Excerpt:
============

Raw material sourcing remains critical: pharmaceutical or food grades require verified inosine purity, free from nucleoside analogs or degradation products. Process selection depends on application. Food-grade lines prioritize enzymatic selectivity to minimize side products, while technical-grade lines often allow broader impurity profiles where functional use in fermentation or animal feeds does not require stringent taste or purity thresholds.
Purification is grade-driven. Food and pharmaceutical grades generally involve multi-step crystallization, activated carbon decolorization, and ion-exchange polishing to remove colored impurities, mono- and polyphosphates, or alkali contaminants. Release criteria include chromatographic profile, sodium content, moisture, and residual inorganic phosphate—all values tailored and routinely reviewed as per contract specifications or regional regulations.
Batch consistency management integrates in-process controls such as pH monitoring, phosphate assay, and end-point sodium titration. High batch repeatability supports downstream users—especially those in formulation or food blending—where both chemical uniformity and particle-size stability affect solubility and dosage accuracy. Environmental factors, including residual moisture and particle caking, must be tightly controlled for long-term storage and international transit.

============

Available data:
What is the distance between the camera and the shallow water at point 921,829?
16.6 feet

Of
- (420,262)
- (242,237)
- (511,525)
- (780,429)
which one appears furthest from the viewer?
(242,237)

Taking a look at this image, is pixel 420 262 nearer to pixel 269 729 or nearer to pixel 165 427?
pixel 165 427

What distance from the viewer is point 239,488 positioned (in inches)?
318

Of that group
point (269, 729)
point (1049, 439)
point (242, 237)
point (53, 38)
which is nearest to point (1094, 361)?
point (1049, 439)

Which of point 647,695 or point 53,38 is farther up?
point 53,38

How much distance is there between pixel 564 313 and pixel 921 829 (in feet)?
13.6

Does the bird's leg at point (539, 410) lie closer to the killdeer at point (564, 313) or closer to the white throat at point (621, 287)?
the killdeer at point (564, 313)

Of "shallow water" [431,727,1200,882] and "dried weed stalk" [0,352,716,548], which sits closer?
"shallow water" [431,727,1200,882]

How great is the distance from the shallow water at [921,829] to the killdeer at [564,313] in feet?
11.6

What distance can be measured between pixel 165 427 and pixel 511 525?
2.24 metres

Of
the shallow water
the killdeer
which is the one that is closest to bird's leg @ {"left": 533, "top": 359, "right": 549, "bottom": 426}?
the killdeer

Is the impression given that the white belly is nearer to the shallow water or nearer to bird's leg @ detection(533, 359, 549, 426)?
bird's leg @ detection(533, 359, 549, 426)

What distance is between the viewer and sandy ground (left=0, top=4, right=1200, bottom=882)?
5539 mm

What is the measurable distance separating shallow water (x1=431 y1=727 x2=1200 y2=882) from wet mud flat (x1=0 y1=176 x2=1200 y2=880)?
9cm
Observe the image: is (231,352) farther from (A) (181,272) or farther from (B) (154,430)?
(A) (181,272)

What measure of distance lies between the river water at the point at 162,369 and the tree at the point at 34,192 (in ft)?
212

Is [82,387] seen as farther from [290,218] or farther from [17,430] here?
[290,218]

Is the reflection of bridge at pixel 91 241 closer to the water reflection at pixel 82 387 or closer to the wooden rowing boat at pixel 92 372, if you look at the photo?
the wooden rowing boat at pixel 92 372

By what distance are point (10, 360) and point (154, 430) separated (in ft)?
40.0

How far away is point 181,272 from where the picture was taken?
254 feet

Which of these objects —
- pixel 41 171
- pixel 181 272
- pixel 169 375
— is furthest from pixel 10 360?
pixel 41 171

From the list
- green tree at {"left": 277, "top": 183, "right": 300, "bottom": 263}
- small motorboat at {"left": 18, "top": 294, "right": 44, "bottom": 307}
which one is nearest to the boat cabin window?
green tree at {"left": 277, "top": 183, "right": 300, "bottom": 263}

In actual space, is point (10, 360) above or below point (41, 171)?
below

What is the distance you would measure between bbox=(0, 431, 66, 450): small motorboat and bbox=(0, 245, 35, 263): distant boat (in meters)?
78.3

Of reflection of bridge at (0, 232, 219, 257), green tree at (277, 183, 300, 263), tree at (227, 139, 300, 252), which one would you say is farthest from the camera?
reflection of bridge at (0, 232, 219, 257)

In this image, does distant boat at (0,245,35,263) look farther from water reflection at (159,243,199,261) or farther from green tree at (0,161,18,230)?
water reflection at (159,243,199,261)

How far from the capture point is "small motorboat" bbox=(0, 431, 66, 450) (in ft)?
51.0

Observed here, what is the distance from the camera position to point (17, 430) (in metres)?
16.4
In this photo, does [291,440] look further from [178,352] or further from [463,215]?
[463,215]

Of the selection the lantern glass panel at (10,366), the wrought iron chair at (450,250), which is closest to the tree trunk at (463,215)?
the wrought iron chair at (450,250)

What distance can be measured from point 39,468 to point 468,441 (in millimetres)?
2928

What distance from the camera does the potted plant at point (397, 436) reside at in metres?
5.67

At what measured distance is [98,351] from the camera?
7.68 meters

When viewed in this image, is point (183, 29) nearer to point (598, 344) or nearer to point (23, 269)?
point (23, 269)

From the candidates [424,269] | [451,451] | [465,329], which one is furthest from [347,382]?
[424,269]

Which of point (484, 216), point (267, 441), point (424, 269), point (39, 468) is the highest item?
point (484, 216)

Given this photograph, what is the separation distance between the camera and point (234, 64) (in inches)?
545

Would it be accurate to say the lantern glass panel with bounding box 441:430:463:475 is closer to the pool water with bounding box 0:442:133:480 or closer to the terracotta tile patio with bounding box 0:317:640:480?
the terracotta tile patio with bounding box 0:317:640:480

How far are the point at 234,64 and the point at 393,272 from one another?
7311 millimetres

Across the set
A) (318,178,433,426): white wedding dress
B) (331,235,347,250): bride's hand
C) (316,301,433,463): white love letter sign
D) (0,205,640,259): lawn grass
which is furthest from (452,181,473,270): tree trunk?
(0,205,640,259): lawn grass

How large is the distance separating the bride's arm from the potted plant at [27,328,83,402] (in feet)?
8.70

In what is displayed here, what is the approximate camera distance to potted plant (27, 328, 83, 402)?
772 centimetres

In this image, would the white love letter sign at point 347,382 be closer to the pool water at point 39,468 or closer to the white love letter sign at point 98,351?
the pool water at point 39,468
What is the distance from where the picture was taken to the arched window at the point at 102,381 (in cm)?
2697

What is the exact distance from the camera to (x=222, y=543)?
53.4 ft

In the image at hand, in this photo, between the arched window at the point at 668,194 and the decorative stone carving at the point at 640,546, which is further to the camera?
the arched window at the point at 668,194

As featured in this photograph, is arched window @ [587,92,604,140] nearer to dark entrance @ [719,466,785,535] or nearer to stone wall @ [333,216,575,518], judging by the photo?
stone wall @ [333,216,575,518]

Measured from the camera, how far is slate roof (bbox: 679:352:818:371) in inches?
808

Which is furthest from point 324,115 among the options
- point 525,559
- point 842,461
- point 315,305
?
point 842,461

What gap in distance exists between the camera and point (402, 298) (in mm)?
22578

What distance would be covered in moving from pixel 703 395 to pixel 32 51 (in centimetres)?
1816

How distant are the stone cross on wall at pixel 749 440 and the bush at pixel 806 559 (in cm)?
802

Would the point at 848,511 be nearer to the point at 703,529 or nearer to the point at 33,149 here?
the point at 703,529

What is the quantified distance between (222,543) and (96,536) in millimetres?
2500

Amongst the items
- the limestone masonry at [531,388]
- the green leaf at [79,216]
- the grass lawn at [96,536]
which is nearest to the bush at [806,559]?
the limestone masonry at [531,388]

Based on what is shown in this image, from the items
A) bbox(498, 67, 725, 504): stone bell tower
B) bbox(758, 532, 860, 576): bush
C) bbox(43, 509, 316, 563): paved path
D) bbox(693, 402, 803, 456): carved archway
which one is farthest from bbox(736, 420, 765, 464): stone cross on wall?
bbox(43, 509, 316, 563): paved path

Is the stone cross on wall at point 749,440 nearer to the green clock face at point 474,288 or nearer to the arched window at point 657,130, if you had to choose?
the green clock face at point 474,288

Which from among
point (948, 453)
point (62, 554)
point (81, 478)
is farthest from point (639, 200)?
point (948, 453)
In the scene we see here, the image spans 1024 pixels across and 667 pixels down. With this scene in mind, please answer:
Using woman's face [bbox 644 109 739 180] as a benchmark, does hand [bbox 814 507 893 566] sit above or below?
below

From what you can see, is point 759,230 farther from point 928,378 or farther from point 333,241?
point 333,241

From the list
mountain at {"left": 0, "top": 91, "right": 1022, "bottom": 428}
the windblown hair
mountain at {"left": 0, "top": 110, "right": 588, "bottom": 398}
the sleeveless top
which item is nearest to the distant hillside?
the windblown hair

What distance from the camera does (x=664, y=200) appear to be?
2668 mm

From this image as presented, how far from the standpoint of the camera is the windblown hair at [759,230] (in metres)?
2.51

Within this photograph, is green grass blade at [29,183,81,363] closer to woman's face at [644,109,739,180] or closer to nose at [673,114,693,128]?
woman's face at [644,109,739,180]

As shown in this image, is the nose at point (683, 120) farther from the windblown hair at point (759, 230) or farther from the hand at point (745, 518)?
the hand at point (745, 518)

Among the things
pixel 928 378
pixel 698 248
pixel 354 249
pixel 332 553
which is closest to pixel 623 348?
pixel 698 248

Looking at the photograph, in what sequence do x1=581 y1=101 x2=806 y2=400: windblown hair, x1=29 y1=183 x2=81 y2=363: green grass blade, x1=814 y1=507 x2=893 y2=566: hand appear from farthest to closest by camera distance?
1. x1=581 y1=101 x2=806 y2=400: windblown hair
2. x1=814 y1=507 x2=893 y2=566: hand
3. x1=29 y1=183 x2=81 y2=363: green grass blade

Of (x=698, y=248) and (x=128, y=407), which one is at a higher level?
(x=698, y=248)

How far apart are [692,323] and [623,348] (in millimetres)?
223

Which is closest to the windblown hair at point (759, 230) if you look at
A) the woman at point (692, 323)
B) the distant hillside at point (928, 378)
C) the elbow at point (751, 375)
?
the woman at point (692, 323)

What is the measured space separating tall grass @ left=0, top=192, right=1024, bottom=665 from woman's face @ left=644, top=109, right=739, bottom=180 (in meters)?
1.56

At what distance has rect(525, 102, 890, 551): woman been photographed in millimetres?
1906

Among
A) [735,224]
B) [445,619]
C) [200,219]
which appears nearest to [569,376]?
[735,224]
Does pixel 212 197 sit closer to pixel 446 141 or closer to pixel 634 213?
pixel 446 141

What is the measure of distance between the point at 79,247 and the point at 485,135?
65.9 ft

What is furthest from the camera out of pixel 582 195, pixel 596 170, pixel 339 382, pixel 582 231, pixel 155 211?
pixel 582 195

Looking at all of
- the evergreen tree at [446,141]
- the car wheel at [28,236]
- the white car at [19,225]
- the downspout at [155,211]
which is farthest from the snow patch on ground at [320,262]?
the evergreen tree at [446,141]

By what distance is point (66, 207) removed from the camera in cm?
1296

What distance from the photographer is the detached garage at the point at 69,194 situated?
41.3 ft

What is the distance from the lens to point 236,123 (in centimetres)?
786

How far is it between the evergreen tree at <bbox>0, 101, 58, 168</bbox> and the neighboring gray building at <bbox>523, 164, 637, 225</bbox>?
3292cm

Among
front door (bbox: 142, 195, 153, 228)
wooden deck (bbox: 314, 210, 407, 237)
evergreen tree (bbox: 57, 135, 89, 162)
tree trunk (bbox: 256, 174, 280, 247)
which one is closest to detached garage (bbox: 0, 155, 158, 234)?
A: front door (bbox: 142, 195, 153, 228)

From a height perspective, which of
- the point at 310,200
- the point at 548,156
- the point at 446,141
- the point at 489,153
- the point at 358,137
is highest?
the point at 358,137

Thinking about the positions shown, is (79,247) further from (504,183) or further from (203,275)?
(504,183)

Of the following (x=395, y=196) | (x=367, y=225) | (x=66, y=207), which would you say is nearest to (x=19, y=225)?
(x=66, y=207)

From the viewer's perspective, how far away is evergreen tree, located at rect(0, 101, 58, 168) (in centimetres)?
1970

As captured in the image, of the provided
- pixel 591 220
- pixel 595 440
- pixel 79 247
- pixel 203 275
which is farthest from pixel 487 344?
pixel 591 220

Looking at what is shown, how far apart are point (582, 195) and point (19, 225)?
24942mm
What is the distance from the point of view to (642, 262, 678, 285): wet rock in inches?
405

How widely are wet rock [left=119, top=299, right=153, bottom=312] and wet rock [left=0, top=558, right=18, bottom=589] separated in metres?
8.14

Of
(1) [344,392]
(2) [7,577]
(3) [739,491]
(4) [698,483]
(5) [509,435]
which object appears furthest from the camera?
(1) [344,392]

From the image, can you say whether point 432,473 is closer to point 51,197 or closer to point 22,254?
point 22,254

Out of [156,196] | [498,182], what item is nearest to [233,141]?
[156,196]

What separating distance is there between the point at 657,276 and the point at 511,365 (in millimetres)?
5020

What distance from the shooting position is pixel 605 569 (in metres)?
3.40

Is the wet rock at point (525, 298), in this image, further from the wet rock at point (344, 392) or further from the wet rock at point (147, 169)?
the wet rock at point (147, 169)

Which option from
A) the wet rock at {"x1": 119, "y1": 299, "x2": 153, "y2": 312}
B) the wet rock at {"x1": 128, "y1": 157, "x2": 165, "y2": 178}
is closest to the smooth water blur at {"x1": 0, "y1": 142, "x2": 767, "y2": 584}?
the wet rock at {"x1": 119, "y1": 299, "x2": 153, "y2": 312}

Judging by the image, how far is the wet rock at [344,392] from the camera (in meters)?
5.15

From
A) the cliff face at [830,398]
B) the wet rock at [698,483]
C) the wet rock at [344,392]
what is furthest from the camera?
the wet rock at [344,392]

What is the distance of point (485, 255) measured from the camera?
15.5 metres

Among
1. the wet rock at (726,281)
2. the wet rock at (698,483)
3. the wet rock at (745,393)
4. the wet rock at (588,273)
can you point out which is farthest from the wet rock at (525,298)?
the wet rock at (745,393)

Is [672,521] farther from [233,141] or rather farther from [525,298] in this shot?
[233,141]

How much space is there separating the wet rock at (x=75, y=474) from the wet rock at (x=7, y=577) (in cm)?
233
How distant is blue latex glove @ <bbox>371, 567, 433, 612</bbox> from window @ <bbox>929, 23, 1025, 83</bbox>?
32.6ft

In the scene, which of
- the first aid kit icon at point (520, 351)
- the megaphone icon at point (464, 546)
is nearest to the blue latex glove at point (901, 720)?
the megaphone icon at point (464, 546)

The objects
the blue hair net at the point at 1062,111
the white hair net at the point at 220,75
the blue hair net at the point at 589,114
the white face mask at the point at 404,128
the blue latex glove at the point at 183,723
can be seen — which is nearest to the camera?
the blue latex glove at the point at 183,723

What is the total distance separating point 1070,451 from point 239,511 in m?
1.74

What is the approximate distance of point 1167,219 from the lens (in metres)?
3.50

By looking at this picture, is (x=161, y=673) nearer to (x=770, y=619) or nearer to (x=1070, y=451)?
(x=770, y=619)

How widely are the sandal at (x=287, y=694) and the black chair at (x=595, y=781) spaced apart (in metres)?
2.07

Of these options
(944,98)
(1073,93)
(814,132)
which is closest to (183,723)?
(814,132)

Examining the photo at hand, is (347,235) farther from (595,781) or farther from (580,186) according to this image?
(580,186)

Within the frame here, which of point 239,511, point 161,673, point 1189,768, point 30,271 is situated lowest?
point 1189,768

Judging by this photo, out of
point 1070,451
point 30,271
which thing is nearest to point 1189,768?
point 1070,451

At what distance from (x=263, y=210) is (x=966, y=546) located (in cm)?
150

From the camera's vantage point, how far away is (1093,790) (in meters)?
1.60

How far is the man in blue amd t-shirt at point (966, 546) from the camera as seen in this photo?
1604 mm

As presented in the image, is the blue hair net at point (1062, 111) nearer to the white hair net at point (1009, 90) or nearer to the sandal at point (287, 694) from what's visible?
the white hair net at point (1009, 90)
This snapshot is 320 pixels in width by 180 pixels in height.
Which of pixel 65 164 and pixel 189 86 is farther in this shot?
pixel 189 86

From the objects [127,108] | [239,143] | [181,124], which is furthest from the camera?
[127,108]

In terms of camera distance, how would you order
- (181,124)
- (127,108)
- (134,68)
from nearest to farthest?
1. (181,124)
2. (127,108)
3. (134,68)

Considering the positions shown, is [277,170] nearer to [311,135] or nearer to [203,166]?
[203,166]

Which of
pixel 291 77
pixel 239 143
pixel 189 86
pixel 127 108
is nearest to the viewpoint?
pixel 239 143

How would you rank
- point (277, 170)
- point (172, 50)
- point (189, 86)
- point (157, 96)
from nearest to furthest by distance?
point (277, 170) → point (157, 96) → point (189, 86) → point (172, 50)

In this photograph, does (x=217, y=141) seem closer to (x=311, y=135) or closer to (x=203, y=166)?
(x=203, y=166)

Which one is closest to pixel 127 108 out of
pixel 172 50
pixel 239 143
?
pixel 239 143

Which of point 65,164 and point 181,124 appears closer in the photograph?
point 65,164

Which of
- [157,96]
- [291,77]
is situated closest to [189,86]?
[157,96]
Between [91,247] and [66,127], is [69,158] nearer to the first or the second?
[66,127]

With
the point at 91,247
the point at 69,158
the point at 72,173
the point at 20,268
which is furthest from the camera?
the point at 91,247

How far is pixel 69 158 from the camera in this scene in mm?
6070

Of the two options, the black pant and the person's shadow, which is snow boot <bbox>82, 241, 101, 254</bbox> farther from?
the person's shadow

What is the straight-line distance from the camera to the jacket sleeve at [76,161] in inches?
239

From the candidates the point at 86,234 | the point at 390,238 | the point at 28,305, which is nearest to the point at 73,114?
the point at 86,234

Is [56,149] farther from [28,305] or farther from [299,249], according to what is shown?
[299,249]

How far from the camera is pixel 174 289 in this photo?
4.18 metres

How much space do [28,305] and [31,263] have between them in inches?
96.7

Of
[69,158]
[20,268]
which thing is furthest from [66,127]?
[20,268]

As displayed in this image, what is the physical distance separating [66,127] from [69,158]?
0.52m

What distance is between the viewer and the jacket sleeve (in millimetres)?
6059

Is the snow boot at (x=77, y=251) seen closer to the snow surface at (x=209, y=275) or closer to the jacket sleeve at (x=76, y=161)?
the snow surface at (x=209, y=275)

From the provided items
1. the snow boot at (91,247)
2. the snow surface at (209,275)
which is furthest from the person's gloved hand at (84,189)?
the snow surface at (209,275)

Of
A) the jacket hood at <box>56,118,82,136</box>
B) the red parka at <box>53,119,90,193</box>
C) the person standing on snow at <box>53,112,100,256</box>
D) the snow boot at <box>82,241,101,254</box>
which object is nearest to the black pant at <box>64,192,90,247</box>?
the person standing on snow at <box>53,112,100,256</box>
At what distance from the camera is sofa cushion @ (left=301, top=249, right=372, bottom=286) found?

============

Directions for this task: Retype the part of the inosine processing excerpt starting with "Purification is grade-driven." and going on through "or regional regulations.".

Solution for this exercise:
Purification is grade-driven. Food and pharmaceutical grades generally involve multi-step crystallization, activated carbon decolorization, and ion-exchange polishing to remove colored impurities, mono- and polyphosphates, or alkali contaminants. Release criteria include chromatographic profile, sodium content, moisture, and residual inorganic phosphate—all values tailored and routinely reviewed as per contract specifications or regional regulations.